A research group from Mind, Brain, and Behaviour Research Centre (CIMCYC) of the University of Granada (UGR) has been studying the issue of excess weight from a neuroscientific perspective for many years, to determine the precise role played by the brain.
In a study recently published in the International Journal of Obesity—based on the doctoral thesis of Cristina Martín, which dealt with overweight adolescents—researchers from the UGR have found that that inferior weight loss among adolescents following a diet is linked to a stronger connection between the areas of the brain associated with the motivation to eat and the rewarding effect of food.
This finding adds to those previously obtained by the UGR’s Applied Neuropsychology and Psychoneuroimmunology Research Group in its work devoted to studying adolescents and adults, which shows how the brains of overweight people work differently from those of people of a healthy weight in all matters related to food.
When faced with a decision about what best to eat and when presented with highly appetizing food, in terms of brain response we observed that the ‘impulsive’ circuits are more highly activated than the ‘reflective’ circuits.”
Raquel Vilar López, Study Author and Researcher, Department of Personality, Evaluation and Psychological Treatment,University of Granada
Different thickness in the cerebral cortex
In addition to these differences in brain activation, various areas of the brain in overweight people were found to differ in terms of how they connect and in the thickness of the cerebral cortex. There is also a link between these differences (which could be related to a diet high in fat) and the difficulty experienced by some people in following a diet and exercising, and therefore weight loss.

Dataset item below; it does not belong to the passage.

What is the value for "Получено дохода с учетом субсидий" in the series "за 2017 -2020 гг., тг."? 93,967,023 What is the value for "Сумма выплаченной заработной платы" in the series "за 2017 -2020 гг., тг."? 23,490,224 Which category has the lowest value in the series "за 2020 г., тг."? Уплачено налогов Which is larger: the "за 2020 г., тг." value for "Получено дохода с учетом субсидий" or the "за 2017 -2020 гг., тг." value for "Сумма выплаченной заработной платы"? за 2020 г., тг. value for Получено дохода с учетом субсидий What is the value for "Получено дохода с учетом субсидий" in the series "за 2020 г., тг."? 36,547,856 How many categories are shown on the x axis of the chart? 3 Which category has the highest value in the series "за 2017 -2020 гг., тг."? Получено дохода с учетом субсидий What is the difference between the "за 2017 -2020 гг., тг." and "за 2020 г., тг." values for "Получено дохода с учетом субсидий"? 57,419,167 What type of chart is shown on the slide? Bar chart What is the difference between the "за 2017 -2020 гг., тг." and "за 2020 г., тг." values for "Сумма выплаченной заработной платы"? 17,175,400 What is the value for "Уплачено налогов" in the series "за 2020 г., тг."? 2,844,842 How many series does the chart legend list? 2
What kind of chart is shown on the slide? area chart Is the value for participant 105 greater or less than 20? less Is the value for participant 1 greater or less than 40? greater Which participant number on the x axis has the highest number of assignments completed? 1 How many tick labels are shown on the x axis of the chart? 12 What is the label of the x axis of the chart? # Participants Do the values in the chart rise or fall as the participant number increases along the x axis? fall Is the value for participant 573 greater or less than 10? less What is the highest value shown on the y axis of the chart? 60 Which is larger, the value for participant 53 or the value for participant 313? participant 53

Based on these findings, researchers Raquel Vilar and Alfonso Caracuel of the UGR’s Department of Developmental and Educational Psychology, in collaboration with two international research groups, have recently started a project to combat the phenomenon of excess weight.
This involves a combination of training approaches that, individually, have proven effective in modifying imbalanced aspects in the functioning of the brain circuits involved in being overweight or obese. These approaches can be delivered online or in person.
Martín-Pérez, C., et al. (2021) Stressing diets? Amygdala networks, cumulative cortisol, and weight loss in adolescents with excess weight. International Journal of Obesity. doi.org/10.1038/s41366-020-0633-4.